А вот рассказ хирурга военных лет Владимира Львовича Ваневского, после Победы ставшего одним из ведущих отечественных реаниматологов и анестезиологов:
— У меня всё было, как у тысяч таких же мальчишек. В тридцать седьмом окончил школу, в сорок первом ускоренным выпуском окончил медицинский институт в нашем Воронеже, после начала войны сразу ушёл на фронт полковым врачом, а уже в сентябре был тяжело ранен и попал в плен. Пытался лечить тех, кто оказался в том же лагере. В сорок третьем с третьей попытки бежал. Повезло — попал к партизанам.
Я пытался узнать подробности.
— Да какие могут быть подробности? — переспросил Владимир Львович, улыбнувшись своей мягкой интеллигентной улыбкой. — В том сорок третьем я, 23-летний мальчишка, служил старшим врачом 5-й партизанской бригады Ленинградского фронта. Знаете, что это такое? Я как хирург стоял у стола на конвейере. Резал и зашивал. В поту, крови, иногда туго соображая от усталости. Такие операции делал, которых не было ни в одном учебнике мира! Потому что если по учебнику, так смертность была бы ещё выше. Я в том сорок третьем, образно говоря, вот так крутил в руках пищевод, — и для наглядности он, расставив руки, показал, как это было.
И ещё одно воспоминание, на сей раз моё — о том, что психологические раны войны у воевавших никогда не заживали.
Мария Ефимовна Ляхова прошла все круги ада военного и послевоенного лихолетья. 18-летней девушкой осталась в родном селе Жуковка Брянской области, оккупированном вермахтом. Комсомолка, учительница начальных классов местной школы, она с самого начала возглавляла в селе разведгруппу партизан.
В 1943 году по доносу была арестована немцами, и две недели просидела в гестапо. После череды тяжёлых допросов и избиений следователь предложил сотрудничать с оккупантами. Ей удалось получить весточку от командира партизанского отряда, который разрешил ей дать согласие, чтобы сохранить себя. Марию выпустили. Вскоре в ходе освобождения Брянщины Красной армией командир партизан погиб, а документ о сотрудничестве с гестапо попал в СМЕРШ. Никто ни в чём не стал разбираться. Марию осудили на 10 лет лагерей. Вышла на свободу она только после смерти Сталина.
———
(Задания):
a. Перепишите фрагмент текста о военных воспоминаниях от "Я пытался узнать" до "как это было." включительно, заменив "пищевод" на "желудок".
b. Продолжите текст о военных воспоминаниях, начав сразу после его последнего предложения.
Эти строки взяты из другого источника.

(Извлечённые строки):
———
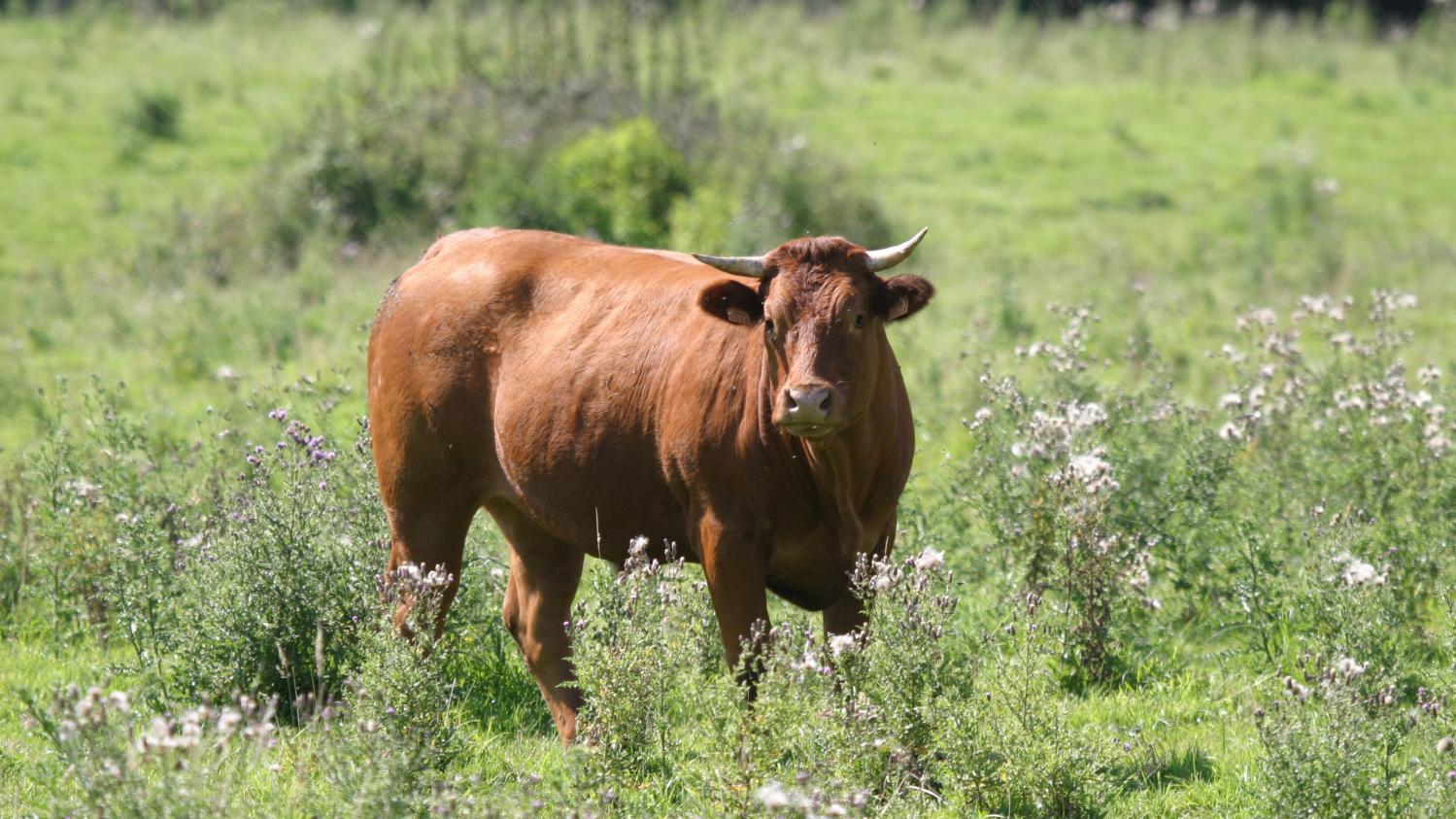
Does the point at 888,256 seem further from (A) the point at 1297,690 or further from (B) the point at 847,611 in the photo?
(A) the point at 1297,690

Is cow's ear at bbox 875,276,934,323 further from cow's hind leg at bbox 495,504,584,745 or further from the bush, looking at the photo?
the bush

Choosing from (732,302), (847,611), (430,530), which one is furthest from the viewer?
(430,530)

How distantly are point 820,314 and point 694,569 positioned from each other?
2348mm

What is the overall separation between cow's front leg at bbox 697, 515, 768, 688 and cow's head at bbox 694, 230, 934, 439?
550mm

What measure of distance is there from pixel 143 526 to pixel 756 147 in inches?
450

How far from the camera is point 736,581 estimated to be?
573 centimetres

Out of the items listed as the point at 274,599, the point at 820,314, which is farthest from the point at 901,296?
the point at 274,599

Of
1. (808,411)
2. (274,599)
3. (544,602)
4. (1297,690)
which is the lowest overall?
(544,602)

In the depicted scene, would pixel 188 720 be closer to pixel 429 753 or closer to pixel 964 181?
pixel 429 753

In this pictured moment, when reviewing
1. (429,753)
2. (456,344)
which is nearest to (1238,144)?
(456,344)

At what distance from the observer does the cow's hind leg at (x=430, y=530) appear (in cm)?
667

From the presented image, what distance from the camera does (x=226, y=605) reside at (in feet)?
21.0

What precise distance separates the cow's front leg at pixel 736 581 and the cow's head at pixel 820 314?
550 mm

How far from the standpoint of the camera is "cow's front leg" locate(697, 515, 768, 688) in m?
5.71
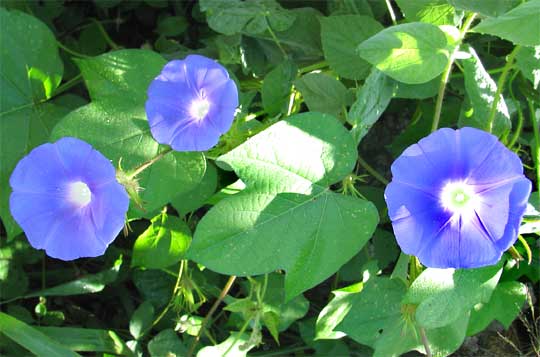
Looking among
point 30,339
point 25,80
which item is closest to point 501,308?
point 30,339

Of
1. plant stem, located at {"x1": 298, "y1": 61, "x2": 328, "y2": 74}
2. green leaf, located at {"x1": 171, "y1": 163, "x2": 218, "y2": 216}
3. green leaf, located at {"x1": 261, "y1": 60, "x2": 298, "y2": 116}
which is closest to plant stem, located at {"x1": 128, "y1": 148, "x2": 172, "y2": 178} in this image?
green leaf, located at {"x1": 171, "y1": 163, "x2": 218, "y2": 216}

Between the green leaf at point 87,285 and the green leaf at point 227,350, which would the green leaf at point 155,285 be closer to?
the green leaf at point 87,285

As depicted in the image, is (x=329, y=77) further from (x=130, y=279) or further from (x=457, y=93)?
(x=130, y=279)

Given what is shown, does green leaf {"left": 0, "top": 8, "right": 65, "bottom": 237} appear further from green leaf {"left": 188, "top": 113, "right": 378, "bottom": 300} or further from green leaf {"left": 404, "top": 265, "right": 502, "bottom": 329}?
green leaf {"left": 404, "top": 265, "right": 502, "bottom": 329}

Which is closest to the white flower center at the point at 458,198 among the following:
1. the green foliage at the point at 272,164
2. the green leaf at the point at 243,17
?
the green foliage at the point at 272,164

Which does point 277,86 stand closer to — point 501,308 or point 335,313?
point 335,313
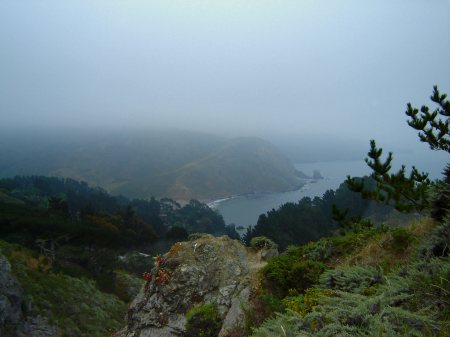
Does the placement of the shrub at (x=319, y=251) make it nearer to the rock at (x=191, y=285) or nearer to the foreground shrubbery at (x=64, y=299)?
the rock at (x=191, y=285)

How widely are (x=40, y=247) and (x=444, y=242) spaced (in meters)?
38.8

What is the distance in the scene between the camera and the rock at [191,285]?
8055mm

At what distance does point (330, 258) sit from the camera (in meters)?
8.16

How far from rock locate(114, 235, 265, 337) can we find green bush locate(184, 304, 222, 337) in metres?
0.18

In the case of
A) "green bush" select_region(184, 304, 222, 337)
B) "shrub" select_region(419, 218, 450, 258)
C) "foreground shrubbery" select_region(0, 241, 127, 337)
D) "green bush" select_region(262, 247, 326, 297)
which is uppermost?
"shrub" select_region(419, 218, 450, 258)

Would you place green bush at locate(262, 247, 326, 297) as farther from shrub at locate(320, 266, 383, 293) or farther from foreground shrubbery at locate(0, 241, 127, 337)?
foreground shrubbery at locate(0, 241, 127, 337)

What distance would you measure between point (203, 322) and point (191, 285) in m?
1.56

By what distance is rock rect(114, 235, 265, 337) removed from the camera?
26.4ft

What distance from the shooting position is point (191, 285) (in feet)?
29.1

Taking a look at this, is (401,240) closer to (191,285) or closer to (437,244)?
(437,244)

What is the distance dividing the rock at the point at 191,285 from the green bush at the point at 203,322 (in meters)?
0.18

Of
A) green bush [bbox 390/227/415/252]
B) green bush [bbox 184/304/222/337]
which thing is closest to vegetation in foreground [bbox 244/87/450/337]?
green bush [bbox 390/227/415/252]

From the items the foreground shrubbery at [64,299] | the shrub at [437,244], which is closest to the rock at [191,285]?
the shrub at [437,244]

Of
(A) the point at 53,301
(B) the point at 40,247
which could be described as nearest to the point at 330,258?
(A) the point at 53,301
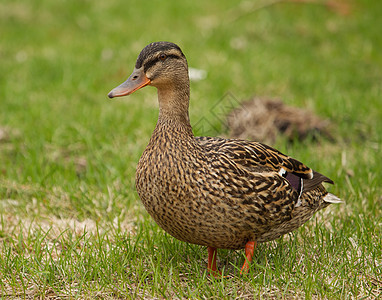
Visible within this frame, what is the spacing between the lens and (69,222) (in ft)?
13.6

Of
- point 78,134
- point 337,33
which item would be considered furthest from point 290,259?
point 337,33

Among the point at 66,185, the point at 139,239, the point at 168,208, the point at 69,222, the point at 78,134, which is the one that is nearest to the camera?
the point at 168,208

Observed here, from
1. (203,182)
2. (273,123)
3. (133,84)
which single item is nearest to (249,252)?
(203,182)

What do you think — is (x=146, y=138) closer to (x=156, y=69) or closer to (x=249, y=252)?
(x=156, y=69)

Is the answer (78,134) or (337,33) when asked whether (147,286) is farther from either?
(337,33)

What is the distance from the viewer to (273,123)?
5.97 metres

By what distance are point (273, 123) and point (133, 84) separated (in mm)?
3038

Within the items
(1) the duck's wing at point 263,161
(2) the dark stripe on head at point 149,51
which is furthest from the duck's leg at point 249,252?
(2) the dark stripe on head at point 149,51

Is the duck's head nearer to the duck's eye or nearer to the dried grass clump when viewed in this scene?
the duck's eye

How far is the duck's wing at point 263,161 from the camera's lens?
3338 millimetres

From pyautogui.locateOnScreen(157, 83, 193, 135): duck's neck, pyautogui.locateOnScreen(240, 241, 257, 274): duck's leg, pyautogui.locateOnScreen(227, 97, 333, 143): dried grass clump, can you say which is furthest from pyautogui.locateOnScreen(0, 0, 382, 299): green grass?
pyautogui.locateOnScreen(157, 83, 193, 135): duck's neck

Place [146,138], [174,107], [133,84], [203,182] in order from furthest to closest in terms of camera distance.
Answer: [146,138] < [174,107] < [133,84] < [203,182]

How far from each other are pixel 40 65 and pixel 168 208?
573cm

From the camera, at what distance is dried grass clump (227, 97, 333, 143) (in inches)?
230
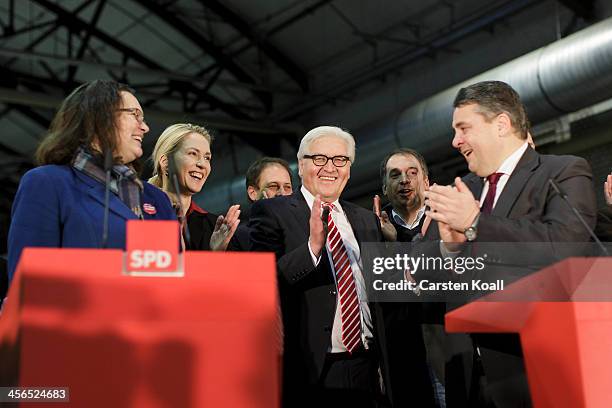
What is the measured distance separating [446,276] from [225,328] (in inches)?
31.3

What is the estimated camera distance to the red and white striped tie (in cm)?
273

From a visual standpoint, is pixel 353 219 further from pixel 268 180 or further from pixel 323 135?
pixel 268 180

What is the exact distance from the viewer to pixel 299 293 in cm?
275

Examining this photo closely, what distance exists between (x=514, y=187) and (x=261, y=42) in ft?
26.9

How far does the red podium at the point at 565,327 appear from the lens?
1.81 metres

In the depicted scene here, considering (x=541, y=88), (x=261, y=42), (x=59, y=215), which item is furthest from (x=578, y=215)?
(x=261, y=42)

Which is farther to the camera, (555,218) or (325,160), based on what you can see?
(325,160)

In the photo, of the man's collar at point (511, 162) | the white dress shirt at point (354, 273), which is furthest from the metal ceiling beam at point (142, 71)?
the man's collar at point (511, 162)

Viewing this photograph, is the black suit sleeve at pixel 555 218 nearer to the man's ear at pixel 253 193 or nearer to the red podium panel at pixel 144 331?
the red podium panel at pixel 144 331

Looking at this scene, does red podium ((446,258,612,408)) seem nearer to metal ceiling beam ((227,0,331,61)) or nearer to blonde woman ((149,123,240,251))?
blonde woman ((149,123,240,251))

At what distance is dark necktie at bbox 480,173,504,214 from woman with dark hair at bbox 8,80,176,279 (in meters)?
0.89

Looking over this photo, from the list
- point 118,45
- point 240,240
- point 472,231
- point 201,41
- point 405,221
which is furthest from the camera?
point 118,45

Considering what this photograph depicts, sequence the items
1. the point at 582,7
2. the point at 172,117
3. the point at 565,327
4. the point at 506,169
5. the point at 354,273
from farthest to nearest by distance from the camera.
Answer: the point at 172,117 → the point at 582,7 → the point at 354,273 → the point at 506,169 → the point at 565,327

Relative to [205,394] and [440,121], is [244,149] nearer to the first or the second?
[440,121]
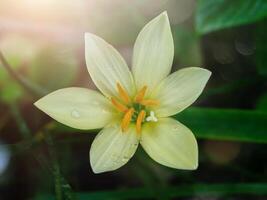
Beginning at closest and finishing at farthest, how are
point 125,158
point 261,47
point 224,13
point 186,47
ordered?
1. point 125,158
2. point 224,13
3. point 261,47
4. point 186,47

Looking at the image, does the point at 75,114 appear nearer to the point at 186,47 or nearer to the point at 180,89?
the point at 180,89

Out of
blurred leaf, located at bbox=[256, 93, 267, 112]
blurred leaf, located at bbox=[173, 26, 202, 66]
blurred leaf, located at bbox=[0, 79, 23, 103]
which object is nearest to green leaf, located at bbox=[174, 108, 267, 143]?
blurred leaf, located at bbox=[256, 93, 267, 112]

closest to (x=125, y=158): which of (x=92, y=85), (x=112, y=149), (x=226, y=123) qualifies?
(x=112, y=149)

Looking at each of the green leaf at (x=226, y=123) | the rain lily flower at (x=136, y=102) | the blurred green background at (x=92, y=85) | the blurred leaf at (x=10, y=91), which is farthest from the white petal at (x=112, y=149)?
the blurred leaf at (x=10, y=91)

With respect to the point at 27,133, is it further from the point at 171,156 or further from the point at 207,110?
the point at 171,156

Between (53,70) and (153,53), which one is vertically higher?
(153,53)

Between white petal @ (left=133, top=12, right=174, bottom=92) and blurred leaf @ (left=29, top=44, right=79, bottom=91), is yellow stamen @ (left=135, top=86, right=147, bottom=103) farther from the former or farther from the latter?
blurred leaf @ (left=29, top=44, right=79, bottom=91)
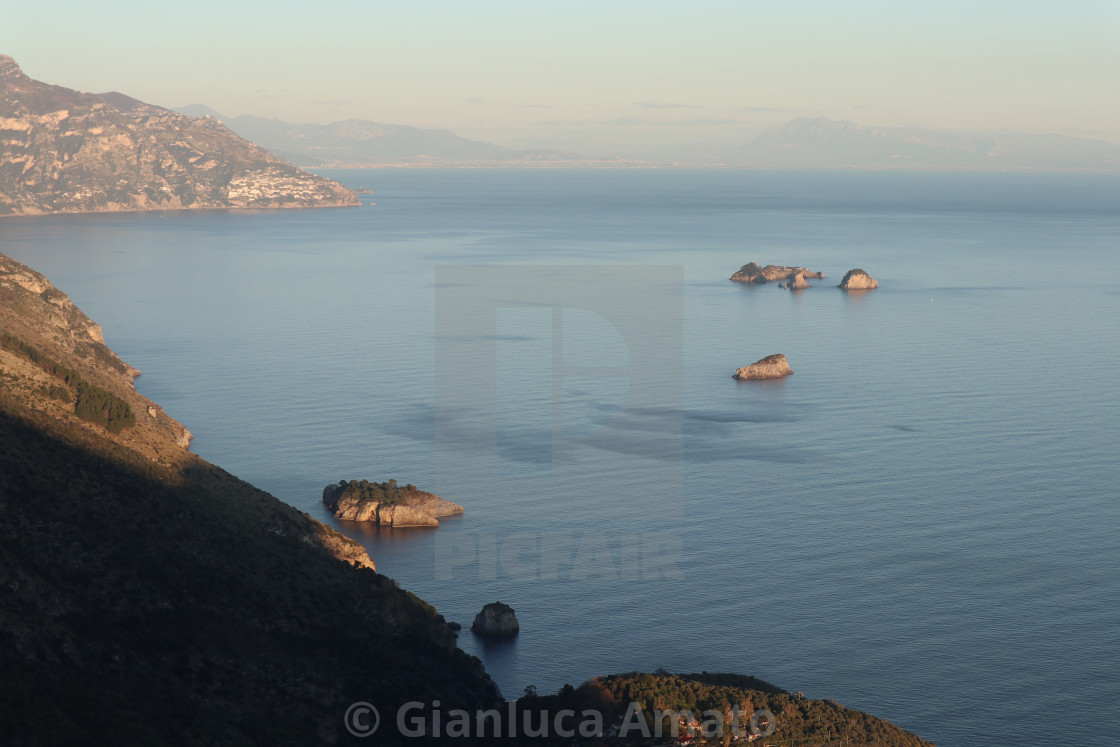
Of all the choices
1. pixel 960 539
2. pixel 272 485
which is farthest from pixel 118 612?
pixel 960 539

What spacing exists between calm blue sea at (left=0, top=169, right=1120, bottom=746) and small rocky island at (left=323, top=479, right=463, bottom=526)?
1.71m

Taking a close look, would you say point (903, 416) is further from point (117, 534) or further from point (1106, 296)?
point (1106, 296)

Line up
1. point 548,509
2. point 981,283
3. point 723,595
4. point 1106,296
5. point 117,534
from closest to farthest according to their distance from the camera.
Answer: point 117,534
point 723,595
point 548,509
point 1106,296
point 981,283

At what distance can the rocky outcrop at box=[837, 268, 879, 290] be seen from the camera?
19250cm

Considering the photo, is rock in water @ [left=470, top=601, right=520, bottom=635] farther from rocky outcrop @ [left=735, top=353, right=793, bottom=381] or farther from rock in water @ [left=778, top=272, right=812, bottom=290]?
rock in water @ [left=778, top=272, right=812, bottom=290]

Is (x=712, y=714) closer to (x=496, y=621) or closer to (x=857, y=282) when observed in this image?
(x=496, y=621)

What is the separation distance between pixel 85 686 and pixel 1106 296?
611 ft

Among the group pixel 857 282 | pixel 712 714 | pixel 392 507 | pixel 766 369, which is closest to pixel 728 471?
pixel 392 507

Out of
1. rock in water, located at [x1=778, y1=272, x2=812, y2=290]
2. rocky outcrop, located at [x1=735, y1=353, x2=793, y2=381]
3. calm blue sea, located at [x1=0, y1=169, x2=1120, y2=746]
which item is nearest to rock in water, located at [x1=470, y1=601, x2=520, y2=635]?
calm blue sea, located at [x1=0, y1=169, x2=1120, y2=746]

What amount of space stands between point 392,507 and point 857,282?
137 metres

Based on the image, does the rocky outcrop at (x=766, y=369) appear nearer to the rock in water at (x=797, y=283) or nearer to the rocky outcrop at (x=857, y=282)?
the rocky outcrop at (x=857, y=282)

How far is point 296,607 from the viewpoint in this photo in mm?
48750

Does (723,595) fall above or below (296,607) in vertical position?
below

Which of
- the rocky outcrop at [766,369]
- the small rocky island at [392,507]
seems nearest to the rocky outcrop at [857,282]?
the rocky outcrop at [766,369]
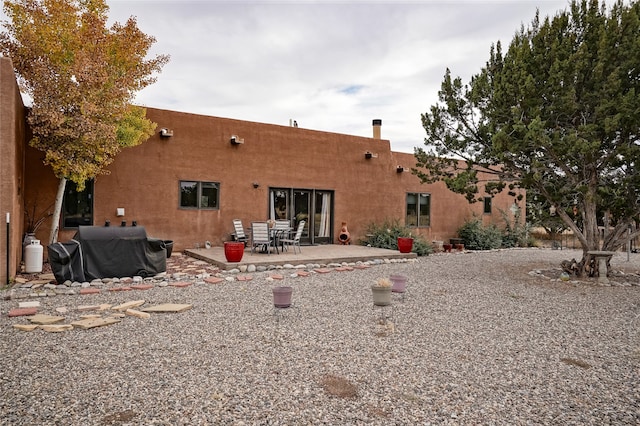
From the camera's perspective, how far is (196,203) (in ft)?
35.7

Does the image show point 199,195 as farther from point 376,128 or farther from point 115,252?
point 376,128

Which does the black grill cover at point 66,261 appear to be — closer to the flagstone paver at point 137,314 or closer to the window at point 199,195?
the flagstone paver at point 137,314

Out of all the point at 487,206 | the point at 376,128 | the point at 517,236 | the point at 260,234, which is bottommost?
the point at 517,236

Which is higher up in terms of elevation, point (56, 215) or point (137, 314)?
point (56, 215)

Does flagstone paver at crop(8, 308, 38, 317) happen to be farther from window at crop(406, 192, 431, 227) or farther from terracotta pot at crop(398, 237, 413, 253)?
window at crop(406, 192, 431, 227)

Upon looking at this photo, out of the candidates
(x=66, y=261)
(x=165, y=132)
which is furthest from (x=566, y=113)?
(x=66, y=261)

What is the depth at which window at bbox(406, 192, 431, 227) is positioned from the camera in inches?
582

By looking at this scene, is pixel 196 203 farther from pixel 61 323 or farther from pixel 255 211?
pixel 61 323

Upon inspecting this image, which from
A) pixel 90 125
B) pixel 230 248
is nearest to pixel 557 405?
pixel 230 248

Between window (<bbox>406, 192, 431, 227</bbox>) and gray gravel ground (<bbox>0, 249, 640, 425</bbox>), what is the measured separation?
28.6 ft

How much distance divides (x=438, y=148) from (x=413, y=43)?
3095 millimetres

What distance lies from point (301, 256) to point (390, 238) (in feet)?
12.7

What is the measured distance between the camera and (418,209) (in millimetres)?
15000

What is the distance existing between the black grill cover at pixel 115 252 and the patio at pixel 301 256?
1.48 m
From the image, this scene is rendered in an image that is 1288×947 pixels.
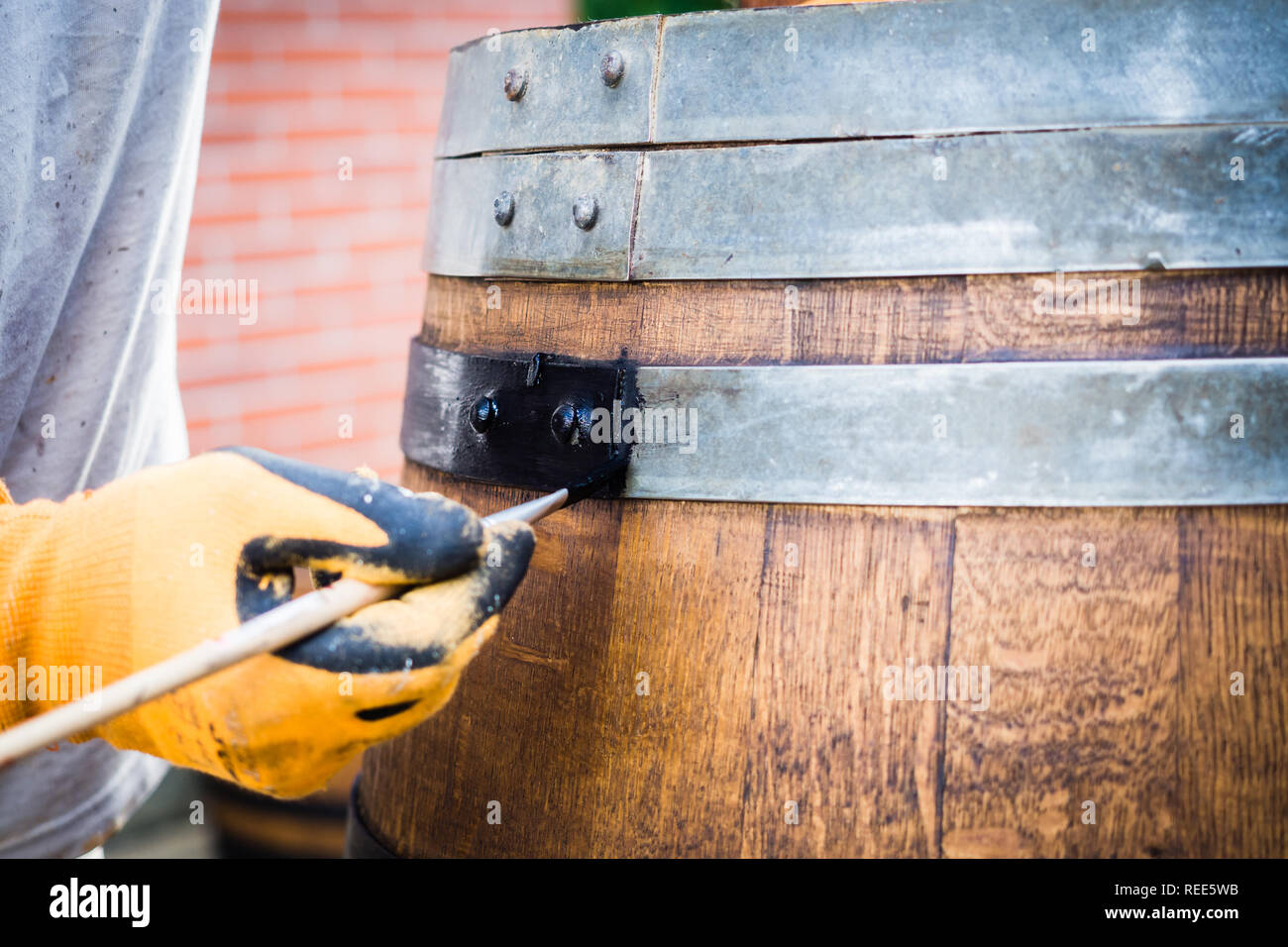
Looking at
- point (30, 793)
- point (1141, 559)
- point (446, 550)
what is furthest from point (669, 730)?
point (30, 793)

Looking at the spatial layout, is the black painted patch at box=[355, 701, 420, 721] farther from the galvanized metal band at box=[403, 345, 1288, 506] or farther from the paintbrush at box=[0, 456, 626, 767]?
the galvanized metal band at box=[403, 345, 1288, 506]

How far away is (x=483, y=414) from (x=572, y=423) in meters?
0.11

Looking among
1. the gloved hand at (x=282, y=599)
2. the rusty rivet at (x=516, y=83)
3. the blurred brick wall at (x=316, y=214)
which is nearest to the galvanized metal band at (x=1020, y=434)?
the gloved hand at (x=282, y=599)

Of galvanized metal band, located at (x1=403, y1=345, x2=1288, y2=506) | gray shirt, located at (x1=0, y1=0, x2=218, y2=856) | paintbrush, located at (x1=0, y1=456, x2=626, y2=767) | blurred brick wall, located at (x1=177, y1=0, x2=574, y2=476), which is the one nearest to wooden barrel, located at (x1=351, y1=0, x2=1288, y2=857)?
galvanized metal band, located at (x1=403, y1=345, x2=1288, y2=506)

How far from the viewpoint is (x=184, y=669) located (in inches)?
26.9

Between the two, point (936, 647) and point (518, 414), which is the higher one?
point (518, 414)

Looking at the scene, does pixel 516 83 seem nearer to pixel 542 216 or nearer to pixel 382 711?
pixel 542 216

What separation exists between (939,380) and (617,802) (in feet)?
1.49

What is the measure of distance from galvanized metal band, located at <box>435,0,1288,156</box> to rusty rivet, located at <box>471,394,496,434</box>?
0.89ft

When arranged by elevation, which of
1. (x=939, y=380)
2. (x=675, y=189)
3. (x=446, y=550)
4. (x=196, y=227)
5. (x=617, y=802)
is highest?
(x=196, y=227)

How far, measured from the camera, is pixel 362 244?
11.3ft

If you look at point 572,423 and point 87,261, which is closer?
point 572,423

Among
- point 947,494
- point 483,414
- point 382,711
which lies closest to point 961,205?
———
(Результаты заданий):
a.
Я пытался узнать подробности.
— Да какие могут быть подробности? — переспросил Владимир Львович, улыбнувшись своей мягкой интеллигентной улыбкой. — В том сорок третьем я, 23-летний мальчишка, служил старшим врачом 5-й партизанской бригады Ленинградского фронта. Знаете, что это такое? Я как хирург стоял у стола на конвейере. Резал и зашивал. В поту, крови, иногда туго соображая от усталости. Такие операции делал, которых не было ни в одном учебнике мира! Потому что если по учебнику, так смертность была бы ещё выше. Я в том сорок третьем, образно говоря, вот так крутил в руках желудок, — и для наглядности он, расставив руки, показал, как это было.

b.
Мария Ефимовна, которую в семье все называли Мурой, приходилась моей тёще родной тёткой, хотя была старше её всего на несколько лет. Во второй половине 1970-х мы с женой и маленькой дочкой несколько раз ездили в отпуск в Жуковку.
Основные фаланги пальцев на обеих руках у Марии Ефимовны были в мелких шрамчиках. Об их происхождении я не спрашивал, а сама она не рассказывала. Она вообще никогда не говорила о войне. Но однажды в вечерних теленовостях показывали визит Леонида Брежнева в ГДР. Как только советский генсек спустился с трапа самолёта и припал в братском поцелуе к руководителю Восточной Германии Эриху Хонеккеру, Мура резко поднялась и ушла к себе в комнату.
Назавтра она объяснилась:
— Не могу видеть немцев, слышать их речь. Мне сразу становится плохо — в глазах темнеет, и проваливаюсь… в яму. Всё понимаю — и что столько лет уже прошло, и что это другие немцы, но ничего не могу с собой поделать. — Потом помолчала и добавила: — Если утром включу радио и услышу, что началась война, сразу закрою все окна, включу газ и лягу помирать. Ещё одной войны мне не пережить.